Other complications put the release process behind schedule, including a delay in the birth of the fourth calf, which came several weeks after the first three.
“There was uncertainty as to when they became pregnant,” said Lou George, regional director for the Rocky Mountain Elk Foundation. “How pregnant were they when they got here?” he asks.
George said the Department of Agriculture plays a primary role in determining when the animals will be released.
“They determine in large part when it’s OK to release them,” he said. “They have their finger on the trigger for that.”
Wallenfang dispelled concerns about the rutting season beginning before the elk are released from the corral.
“We fully anticipate that the elk will be released prior to the start of rutting activity, so we have no concerns,” he said.

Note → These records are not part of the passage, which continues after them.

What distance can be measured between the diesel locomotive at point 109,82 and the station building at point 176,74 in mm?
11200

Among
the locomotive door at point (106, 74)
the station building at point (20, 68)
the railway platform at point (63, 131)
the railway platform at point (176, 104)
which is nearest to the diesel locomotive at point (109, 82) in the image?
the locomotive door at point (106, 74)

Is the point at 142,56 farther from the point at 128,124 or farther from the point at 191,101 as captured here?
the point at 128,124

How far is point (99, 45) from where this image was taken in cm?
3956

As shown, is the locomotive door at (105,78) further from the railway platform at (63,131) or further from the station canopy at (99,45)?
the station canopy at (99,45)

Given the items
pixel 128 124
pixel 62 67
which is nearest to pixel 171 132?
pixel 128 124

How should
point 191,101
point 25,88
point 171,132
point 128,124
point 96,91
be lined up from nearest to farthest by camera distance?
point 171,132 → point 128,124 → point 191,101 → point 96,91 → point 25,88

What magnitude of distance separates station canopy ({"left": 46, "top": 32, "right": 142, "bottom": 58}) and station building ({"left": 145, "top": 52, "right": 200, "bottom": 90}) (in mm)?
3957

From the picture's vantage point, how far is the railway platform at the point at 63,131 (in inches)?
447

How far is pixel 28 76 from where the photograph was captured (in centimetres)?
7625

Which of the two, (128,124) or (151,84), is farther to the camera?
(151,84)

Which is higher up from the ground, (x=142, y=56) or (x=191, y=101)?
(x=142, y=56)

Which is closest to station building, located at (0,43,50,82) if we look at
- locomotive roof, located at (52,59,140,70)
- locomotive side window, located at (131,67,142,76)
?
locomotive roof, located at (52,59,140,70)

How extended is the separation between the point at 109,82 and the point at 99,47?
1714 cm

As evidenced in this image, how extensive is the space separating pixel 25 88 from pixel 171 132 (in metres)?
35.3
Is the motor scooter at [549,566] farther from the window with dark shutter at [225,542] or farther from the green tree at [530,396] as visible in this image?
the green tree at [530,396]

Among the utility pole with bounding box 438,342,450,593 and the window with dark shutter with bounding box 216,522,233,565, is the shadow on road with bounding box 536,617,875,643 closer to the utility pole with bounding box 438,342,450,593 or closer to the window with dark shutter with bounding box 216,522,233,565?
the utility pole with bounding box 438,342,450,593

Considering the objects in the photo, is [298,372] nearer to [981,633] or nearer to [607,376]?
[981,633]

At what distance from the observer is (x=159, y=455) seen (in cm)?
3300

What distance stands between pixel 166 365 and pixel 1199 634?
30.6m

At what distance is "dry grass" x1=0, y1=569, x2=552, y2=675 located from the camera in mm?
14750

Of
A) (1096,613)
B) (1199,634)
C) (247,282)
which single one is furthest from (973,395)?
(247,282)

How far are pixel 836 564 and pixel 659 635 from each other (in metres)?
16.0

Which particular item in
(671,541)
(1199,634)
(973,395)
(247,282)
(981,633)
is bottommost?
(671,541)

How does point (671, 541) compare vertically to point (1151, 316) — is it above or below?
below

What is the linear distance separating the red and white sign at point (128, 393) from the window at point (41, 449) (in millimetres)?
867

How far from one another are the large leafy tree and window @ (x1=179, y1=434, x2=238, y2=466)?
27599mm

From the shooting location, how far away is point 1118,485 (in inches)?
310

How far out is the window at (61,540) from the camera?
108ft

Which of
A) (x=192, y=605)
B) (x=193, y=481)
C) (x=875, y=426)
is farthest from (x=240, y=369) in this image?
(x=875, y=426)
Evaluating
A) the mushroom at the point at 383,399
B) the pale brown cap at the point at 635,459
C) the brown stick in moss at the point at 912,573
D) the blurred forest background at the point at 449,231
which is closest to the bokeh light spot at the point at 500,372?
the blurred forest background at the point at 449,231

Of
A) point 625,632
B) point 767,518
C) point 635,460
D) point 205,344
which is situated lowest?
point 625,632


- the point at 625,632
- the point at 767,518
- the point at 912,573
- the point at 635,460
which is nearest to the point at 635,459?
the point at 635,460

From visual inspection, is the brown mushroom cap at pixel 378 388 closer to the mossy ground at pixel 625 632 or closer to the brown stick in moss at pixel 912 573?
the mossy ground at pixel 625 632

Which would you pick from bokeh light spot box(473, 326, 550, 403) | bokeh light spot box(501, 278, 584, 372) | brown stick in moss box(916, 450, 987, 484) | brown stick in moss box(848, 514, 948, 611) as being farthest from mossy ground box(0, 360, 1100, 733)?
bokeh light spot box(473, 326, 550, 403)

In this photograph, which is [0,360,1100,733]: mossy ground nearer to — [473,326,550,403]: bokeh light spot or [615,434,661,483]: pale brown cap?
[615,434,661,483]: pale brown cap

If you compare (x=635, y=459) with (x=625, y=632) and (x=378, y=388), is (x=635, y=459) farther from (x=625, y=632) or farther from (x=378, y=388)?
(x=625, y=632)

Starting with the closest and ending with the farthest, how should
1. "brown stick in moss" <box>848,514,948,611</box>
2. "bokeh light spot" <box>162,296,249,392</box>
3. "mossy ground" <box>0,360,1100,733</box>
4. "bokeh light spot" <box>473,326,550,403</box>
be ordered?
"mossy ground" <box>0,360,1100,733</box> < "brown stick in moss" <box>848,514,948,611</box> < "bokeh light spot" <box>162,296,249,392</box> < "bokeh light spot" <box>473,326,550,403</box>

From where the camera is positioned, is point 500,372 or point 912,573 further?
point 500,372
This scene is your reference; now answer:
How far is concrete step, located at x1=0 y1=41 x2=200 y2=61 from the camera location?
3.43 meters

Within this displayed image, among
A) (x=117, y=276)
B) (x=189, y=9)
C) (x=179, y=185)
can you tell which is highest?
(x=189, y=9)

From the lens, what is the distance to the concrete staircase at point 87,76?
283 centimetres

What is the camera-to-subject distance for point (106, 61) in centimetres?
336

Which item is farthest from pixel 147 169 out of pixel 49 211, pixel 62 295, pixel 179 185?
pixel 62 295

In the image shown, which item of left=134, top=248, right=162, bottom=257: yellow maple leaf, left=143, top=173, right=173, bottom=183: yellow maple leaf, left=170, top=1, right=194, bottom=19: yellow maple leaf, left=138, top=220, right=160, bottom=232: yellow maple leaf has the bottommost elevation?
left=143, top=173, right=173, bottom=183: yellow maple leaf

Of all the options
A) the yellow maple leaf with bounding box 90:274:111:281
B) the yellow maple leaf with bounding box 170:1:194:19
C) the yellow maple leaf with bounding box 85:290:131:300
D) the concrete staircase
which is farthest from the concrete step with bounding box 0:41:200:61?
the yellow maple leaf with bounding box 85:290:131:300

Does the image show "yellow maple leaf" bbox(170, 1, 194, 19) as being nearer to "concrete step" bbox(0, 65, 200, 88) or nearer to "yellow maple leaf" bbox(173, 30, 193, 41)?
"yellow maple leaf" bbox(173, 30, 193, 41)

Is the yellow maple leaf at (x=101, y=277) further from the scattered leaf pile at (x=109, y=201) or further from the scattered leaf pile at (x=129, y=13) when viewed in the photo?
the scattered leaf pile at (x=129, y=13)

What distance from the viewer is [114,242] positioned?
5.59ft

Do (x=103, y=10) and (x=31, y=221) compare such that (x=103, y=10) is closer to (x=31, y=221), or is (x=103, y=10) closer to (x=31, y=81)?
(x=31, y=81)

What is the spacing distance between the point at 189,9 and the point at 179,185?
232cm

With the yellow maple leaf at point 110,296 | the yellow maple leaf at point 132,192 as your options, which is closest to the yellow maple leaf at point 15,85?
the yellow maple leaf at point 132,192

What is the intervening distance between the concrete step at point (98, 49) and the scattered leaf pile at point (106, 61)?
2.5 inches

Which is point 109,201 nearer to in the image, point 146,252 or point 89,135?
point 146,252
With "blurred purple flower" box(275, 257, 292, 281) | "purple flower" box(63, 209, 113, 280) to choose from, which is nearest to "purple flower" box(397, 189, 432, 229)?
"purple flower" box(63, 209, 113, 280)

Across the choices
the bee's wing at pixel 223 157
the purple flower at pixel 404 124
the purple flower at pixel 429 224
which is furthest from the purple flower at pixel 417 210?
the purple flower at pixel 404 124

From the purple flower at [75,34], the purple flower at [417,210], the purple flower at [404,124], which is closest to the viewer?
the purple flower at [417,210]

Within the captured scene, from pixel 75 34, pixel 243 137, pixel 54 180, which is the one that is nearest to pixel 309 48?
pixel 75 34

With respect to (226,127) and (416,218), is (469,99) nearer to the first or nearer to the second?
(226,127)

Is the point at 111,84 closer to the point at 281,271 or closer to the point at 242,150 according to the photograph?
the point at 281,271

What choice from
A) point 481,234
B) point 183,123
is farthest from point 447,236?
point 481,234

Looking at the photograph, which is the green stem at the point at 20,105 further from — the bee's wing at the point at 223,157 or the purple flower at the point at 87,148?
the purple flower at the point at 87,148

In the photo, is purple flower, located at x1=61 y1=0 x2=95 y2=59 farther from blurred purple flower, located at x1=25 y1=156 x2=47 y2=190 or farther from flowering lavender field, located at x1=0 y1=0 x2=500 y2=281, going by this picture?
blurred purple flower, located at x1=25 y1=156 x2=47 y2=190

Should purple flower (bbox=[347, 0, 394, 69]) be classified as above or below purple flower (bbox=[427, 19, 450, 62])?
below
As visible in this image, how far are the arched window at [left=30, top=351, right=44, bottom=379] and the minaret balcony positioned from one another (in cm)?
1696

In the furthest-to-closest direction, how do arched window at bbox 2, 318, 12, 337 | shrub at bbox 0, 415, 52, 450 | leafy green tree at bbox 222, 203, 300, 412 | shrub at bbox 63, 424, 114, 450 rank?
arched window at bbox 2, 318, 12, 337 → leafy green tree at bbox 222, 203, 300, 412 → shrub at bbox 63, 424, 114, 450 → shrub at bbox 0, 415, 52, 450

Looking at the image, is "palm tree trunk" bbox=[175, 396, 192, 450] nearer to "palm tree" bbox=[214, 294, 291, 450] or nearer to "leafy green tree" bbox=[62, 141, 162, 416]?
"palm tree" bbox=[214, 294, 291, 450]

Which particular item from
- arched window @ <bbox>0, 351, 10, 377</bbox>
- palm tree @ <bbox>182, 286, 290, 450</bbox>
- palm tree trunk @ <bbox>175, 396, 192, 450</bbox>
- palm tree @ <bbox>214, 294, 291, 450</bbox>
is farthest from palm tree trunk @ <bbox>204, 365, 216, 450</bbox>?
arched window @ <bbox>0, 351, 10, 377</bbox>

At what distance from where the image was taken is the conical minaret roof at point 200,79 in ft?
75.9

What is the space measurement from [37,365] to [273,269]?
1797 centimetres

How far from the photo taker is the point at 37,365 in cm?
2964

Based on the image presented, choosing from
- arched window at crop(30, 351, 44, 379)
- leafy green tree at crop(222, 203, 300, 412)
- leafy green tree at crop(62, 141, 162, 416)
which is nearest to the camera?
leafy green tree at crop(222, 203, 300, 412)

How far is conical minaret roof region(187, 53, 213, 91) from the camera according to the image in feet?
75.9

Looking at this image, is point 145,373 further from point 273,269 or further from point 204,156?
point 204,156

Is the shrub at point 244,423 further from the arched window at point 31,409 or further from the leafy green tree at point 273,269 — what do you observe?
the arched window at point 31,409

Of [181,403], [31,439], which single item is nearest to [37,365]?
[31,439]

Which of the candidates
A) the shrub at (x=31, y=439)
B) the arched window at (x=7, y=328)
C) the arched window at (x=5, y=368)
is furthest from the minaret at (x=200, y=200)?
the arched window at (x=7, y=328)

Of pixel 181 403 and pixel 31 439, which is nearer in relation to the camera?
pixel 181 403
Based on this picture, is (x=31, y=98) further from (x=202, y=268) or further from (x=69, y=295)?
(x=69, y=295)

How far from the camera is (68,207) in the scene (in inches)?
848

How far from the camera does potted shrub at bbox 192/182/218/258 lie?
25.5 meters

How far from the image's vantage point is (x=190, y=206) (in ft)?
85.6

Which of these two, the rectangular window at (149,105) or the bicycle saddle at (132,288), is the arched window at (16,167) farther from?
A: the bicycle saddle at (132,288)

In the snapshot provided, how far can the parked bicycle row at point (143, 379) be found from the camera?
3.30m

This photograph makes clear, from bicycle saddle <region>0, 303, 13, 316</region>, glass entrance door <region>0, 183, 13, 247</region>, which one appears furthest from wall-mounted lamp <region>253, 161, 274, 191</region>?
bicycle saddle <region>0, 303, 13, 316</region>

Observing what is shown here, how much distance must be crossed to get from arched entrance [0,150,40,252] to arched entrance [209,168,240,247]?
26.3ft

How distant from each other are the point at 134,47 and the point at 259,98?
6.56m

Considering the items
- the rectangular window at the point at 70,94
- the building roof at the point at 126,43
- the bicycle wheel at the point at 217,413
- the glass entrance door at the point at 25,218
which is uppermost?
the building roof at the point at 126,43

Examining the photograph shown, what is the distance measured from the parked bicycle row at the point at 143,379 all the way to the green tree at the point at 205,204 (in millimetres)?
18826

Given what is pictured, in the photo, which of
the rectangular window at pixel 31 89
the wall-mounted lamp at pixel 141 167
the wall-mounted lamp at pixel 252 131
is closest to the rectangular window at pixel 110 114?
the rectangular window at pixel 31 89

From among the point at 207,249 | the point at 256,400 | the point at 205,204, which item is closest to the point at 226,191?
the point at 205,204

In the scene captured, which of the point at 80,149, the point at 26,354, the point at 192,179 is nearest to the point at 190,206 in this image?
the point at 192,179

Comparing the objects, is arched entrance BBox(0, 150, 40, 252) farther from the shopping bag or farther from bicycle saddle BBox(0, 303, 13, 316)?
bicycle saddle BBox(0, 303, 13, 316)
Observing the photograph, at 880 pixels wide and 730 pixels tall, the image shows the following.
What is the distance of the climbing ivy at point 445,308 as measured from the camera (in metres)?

The 2012 elk plan revision calls for bringing in about 150 elk from Kentucky over a 5-year period. Half of that number will help establish the new herd in the Black River State Forest in Jackson County; the rest will augment the Clam Lake herd, estimated at the end of 2014 at about 160 animals.
The order in which the total number of elk will be released is part of an ongoing discussion, George said. While a final decision has not been made, he predicts the first 75 probably will go to the Jackson County location.
“The focus is on the Black River Forest right now,” George said.
The reason, he suggests, has much to do with cost.
“The holding pen turned out to be more expensive than we anticipated, so it makes sense to salvage what we can in Jackson County and use it in the Clam Lake area.”
RMEF is among those who have made major financial contributions to the relocation effort.
The effort to bring elk to the Black River State Forest came about in December 2001 when the Natural Resources Board approved the plan. The Black River Elk Range covers 320 square miles in the Central Forest Region of eastern Jackson County. The long-term population goal calls for 390 elk in the BRER.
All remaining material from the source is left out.